Nutrient transport, turnover and metabolism and measures of nutrient status can change as a result of inflammation, autoimmunity, and mitochondrial function among other factors resulting from chronic disease and/or other clinical states. There are no consensus guidelines for estimating the nutritional requirements of clinical populations, which constitute nearly half of the adult population in the United States. Disease states and/or disease treatment can cause whole-body or tissue-specific nutrient depletion or excess, as seen in many inborn errors of metabolism. More than 30 neurological and psychiatric diseases have been associated with cerebral folate deficiency, which can occur in the absence of whole-body folate deficiency.
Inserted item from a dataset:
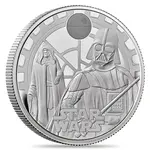 2023 GB 1 oz Proof Silver Star Wars Darth Vader & Emperor Palpatine Coin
The brain is susceptible to folate deficiency due to impairments in either folate metabolism and/or energy metabolism, because folate is concentrated across the blood-brain barrier by up to 3-fold (serum/cerebrospinal fluid), which is an energy requiring process. Patients with inborn errors of metabolism affecting folate utilization, energy metabolism, or folate transport across the blood-brain barrier are at increased risk for cerebral folate deficiency and subsequent neurological and neuropsychiatric conditions, even in the absence of whole-body deficiency. Reduced folates including folinic acid and 5-methyltetrahydrofolate are much more effective than high-dose folic acid at increasing CSF folate levels in patients with low CSF folate due to inborn errors of metabolism, indicating that nutrient form and dose are key modifiers of treatment efficacy. In many cases, increasing CSF folate levels using reduced forms of folate can result in improvement in neurological complications including seizures. Our laboratory is currently using mouse models to determine the effects of disease-induced impairments in BBB function and integrity on brain nutrient levels, with an emphasis on brain folate accumulation. In addition, we have synthesized novel reduced folate derivatives designed to more effectively restore of brain folate levels, leading to BBB repair and functional improvement in neurological outcomes.